— start Provided information —
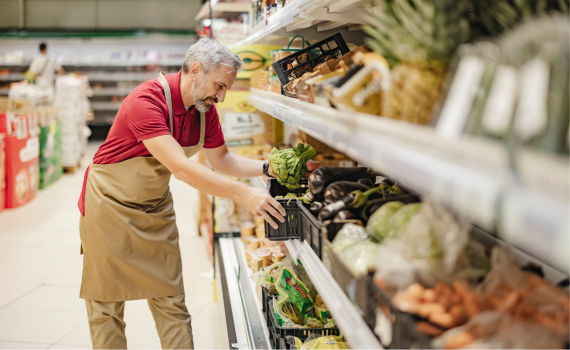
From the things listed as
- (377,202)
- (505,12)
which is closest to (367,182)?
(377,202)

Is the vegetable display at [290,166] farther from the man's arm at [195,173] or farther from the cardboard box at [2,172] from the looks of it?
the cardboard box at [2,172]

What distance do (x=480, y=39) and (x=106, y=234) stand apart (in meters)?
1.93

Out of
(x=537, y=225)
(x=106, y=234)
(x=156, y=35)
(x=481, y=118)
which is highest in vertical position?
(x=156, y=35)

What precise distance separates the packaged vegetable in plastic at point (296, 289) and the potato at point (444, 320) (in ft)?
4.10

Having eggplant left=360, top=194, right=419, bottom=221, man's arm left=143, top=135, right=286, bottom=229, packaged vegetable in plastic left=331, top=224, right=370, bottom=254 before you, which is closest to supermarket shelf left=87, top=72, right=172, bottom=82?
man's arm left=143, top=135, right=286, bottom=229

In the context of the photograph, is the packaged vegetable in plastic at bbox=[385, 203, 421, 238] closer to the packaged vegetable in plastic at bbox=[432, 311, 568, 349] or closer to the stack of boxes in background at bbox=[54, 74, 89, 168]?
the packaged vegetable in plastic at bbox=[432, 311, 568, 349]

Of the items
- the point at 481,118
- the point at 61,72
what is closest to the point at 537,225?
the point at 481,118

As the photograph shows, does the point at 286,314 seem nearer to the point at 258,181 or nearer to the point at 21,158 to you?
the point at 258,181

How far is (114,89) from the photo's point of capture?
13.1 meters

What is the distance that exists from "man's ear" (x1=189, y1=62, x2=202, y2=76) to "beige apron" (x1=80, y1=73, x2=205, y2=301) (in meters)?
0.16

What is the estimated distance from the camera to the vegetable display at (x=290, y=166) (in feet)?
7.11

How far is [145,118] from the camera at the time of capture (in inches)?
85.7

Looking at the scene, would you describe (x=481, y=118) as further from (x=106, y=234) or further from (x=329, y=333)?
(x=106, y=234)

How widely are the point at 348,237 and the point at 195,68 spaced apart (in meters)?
— end Provided information —
Please convert the lines above into a Markdown table with the columns Row and Text, numbering each line in order and skipping the blank ones. Leave the picture out of the table.

| Row | Text |
|---|---|
| 1 | From the things listed as |
| 2 | - (377,202) |
| 3 | - (505,12) |
| 4 | which is closest to (367,182)? |
| 5 | (377,202) |
| 6 | Is the vegetable display at [290,166] farther from the man's arm at [195,173] or farther from the cardboard box at [2,172] from the looks of it? |
| 7 | the cardboard box at [2,172] |
| 8 | What distance do (x=480, y=39) and (x=106, y=234) stand apart (in meters)? |
| 9 | 1.93 |
| 10 | Out of |
| 11 | (x=537, y=225) |
| 12 | (x=106, y=234) |
| 13 | (x=156, y=35) |
| 14 | (x=481, y=118) |
| 15 | which is highest in vertical position? |
| 16 | (x=156, y=35) |
| 17 | What precise distance separates the packaged vegetable in plastic at point (296, 289) and the potato at point (444, 320) (in ft)? |
| 18 | 4.10 |
| 19 | Having eggplant left=360, top=194, right=419, bottom=221, man's arm left=143, top=135, right=286, bottom=229, packaged vegetable in plastic left=331, top=224, right=370, bottom=254 before you, which is closest to supermarket shelf left=87, top=72, right=172, bottom=82? |
| 20 | man's arm left=143, top=135, right=286, bottom=229 |
| 21 | In the context of the photograph, is the packaged vegetable in plastic at bbox=[385, 203, 421, 238] closer to the packaged vegetable in plastic at bbox=[432, 311, 568, 349] or closer to the stack of boxes in background at bbox=[54, 74, 89, 168]? |
| 22 | the packaged vegetable in plastic at bbox=[432, 311, 568, 349] |
| 23 | Of the items |
| 24 | - the point at 481,118 |
| 25 | - the point at 61,72 |
| 26 | what is closest to the point at 537,225? |
| 27 | the point at 481,118 |
| 28 | As the photograph shows, does the point at 286,314 seem nearer to the point at 258,181 or nearer to the point at 21,158 to you? |
| 29 | the point at 258,181 |
| 30 | How far is (114,89) from the photo's point of capture? |
| 31 | 13.1 meters |
| 32 | What is the distance that exists from "man's ear" (x1=189, y1=62, x2=202, y2=76) to "beige apron" (x1=80, y1=73, x2=205, y2=301) (in meters)? |
| 33 | 0.16 |
| 34 | What is the estimated distance from the camera to the vegetable display at (x=290, y=166) (in feet)? |
| 35 | 7.11 |
| 36 | How far is [145,118] from the camera at the time of capture (in inches)? |
| 37 | 85.7 |
| 38 | Looking at the scene, would you describe (x=481, y=118) as further from (x=106, y=234) or further from (x=329, y=333)? |
| 39 | (x=106, y=234) |
| 40 | How widely are the point at 348,237 and the point at 195,68 spaced apart (in meters)? |